Collect every line of the data below that contains the string "instances", matching case exactly.

(Contour annotation data)
■ ■ ■ ■ ■
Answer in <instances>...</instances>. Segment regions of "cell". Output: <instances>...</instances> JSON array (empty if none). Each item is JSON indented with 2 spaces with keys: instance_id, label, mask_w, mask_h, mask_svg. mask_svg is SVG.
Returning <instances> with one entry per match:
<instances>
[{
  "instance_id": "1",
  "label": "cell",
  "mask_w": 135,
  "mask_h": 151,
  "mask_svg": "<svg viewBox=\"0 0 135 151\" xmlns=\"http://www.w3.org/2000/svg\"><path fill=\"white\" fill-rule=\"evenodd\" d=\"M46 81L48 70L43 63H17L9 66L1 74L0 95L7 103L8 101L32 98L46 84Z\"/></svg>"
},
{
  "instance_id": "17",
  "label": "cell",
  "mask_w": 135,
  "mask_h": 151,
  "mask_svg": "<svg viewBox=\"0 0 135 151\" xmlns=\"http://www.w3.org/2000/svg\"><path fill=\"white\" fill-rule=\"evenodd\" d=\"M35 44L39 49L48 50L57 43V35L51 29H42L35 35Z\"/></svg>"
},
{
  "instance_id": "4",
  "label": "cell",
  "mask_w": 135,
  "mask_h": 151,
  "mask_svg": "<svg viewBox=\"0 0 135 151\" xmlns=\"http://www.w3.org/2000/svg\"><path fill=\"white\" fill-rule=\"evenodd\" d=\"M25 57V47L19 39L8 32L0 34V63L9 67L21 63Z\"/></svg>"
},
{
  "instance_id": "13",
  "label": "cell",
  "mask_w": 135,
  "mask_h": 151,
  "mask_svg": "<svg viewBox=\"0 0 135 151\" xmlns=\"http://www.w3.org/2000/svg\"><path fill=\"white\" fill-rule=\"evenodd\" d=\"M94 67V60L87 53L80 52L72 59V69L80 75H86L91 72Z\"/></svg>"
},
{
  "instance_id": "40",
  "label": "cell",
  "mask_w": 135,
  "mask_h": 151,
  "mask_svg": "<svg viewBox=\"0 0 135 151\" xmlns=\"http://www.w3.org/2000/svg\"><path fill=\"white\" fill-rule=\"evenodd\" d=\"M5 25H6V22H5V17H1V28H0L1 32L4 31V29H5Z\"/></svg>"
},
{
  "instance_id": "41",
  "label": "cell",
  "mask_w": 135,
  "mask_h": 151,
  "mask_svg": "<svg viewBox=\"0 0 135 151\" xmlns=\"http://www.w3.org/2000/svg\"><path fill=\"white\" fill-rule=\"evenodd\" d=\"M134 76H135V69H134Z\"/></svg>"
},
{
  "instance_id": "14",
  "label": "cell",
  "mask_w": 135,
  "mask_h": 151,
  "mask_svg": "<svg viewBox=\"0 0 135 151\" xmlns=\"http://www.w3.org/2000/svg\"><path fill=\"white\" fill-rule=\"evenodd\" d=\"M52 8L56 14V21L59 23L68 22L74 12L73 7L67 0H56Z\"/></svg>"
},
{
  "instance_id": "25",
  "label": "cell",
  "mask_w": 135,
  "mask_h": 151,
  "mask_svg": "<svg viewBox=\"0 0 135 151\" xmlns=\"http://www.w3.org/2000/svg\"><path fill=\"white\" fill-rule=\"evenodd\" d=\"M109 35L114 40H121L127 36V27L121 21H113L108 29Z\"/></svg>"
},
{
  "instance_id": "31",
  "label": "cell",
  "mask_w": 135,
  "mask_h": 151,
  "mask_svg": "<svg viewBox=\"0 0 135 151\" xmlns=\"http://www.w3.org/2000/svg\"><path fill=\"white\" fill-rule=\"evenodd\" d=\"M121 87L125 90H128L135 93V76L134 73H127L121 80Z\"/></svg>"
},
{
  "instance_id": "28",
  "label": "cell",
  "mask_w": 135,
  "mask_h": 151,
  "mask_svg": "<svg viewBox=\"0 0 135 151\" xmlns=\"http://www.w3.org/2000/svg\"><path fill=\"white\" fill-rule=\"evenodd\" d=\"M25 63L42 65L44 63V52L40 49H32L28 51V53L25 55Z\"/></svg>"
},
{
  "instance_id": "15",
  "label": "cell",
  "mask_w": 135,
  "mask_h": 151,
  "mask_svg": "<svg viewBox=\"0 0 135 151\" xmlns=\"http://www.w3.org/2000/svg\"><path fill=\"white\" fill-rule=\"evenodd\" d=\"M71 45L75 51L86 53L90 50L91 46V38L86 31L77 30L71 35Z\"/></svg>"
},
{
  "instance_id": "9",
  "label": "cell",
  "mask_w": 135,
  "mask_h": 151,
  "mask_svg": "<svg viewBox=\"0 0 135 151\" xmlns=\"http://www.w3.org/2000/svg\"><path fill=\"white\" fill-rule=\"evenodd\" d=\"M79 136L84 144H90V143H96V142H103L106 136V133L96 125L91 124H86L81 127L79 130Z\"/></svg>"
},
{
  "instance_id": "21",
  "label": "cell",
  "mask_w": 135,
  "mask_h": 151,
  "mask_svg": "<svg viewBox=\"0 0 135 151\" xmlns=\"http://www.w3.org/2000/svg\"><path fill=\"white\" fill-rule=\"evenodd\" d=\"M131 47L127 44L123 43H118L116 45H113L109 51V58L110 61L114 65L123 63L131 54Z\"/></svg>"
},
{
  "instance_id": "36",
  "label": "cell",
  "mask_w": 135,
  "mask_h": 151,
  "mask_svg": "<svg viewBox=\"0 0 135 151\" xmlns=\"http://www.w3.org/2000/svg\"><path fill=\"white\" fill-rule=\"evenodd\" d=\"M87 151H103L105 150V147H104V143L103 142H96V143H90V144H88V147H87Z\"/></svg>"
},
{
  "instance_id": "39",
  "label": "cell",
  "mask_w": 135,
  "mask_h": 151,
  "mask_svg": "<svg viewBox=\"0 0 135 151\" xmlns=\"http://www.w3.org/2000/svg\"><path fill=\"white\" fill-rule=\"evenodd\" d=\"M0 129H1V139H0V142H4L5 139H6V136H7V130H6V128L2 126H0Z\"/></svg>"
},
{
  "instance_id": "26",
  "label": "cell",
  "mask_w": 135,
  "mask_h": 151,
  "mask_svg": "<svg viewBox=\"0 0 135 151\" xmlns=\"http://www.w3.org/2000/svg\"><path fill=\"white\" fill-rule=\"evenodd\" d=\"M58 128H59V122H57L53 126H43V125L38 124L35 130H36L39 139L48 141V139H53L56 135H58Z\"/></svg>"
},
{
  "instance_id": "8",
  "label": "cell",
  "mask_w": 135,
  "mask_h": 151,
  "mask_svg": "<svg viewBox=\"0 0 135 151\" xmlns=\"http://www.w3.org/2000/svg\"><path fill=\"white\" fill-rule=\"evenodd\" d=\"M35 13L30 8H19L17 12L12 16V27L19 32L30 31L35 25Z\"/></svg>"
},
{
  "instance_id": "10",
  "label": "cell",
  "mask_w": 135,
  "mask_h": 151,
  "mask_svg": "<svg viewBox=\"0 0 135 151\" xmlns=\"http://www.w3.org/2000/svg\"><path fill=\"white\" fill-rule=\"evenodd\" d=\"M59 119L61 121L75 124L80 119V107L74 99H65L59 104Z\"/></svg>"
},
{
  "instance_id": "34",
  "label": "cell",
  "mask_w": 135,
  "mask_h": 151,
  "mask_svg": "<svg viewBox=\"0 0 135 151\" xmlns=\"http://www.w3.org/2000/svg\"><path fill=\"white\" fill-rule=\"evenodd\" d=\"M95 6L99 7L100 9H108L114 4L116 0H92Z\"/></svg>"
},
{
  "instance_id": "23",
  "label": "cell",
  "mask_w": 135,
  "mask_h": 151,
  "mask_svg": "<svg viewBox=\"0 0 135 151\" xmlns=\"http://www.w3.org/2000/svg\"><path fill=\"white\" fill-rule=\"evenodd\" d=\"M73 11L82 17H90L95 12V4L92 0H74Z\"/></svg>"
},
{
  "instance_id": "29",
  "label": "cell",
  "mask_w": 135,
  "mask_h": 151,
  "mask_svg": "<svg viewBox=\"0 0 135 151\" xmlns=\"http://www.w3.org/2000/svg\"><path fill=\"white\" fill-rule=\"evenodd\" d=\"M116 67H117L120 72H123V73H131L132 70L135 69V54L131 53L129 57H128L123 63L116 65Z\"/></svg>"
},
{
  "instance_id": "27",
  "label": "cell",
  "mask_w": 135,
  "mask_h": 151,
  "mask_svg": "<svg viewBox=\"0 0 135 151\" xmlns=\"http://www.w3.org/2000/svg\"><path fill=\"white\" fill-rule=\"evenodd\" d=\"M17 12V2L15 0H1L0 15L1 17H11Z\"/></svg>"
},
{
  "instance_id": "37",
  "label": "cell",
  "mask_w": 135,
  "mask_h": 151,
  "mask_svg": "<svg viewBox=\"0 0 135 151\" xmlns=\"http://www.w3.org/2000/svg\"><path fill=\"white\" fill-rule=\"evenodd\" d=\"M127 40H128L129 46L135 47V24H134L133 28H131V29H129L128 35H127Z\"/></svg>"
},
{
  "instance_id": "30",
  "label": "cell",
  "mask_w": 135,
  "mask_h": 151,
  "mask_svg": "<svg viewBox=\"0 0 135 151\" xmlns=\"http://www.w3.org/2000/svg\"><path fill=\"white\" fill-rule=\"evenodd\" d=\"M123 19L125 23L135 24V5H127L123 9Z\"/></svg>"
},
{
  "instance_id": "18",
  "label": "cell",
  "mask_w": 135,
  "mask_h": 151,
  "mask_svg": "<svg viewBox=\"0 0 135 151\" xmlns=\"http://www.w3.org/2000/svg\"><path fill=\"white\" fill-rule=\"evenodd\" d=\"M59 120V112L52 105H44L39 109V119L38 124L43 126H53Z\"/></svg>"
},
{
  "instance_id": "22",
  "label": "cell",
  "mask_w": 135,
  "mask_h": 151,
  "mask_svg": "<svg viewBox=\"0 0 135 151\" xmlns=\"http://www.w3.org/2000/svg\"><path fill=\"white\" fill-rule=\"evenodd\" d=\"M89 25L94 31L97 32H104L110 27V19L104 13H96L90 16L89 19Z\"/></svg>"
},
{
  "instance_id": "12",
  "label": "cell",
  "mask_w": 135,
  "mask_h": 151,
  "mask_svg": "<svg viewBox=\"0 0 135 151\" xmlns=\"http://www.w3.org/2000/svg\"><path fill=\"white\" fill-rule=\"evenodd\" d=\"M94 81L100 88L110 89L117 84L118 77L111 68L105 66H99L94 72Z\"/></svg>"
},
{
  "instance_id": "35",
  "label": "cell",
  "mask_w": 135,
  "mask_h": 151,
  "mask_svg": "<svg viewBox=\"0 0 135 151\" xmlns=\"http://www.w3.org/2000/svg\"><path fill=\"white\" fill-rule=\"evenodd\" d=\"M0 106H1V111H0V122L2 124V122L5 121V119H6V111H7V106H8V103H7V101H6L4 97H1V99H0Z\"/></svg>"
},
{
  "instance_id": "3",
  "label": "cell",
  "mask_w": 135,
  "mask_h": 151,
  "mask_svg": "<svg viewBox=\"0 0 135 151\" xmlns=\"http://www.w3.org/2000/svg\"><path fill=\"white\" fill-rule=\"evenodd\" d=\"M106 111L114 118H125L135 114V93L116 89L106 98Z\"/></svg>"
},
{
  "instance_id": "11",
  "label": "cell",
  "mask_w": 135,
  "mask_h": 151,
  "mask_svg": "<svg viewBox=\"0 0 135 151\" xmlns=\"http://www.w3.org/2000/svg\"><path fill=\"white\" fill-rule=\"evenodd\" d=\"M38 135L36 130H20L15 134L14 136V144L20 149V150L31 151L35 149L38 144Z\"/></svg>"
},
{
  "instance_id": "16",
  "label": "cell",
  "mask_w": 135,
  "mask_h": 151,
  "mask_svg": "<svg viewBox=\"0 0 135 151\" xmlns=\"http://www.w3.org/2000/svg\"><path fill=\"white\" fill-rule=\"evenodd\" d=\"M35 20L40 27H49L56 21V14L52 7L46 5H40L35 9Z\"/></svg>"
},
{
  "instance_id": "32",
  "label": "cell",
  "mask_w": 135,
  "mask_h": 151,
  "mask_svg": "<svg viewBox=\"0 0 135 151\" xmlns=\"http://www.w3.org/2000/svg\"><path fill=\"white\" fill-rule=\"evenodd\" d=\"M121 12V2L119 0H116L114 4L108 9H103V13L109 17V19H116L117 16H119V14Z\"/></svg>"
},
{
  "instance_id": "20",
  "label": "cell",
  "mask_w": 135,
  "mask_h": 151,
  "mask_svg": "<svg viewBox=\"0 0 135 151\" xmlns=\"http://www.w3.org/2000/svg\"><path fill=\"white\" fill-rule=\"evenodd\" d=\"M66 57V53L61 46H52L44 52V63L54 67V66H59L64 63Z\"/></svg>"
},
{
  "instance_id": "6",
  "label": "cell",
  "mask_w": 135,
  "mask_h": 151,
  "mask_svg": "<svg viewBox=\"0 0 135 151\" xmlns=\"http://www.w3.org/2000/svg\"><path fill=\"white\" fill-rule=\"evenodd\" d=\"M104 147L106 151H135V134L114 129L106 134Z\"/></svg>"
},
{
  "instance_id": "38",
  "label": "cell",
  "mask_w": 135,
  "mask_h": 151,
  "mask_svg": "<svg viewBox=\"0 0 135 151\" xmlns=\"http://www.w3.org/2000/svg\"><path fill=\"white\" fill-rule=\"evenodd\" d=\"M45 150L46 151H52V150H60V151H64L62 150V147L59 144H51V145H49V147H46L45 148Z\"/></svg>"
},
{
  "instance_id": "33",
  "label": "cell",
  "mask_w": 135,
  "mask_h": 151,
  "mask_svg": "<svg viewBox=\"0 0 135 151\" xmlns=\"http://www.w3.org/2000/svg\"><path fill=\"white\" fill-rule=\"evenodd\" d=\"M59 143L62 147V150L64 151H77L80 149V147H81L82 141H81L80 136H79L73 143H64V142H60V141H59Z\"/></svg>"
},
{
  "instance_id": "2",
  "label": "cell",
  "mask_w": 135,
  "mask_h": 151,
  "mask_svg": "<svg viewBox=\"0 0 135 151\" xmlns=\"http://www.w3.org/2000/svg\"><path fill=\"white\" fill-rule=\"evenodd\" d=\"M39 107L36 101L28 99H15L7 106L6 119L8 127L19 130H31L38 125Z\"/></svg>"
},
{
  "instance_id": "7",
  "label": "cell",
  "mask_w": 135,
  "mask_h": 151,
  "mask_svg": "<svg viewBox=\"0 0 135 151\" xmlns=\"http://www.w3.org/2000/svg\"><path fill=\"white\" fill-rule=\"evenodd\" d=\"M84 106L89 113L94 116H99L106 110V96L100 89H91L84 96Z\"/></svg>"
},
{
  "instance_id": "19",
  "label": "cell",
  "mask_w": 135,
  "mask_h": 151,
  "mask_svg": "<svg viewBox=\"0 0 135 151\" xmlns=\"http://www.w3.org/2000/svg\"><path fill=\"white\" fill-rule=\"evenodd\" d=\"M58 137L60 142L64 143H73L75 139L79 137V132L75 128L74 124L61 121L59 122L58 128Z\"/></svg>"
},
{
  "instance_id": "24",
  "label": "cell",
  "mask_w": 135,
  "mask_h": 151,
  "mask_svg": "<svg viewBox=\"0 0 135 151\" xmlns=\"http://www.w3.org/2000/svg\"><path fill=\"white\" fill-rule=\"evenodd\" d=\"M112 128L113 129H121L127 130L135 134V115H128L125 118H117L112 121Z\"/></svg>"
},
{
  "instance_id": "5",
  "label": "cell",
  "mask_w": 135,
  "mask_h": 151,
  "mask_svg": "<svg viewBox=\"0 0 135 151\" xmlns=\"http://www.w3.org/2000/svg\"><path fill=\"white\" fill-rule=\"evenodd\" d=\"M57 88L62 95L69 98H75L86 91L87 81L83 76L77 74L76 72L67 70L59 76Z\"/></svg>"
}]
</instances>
■ ■ ■ ■ ■
## Solution below
Answer in <instances>...</instances>. Segment regions of "cell". Output: <instances>...</instances> JSON array (empty if none). Each item is JSON indented with 2 spaces with keys: instance_id, label, mask_w, mask_h, mask_svg. mask_svg is SVG.
Returning <instances> with one entry per match:
<instances>
</instances>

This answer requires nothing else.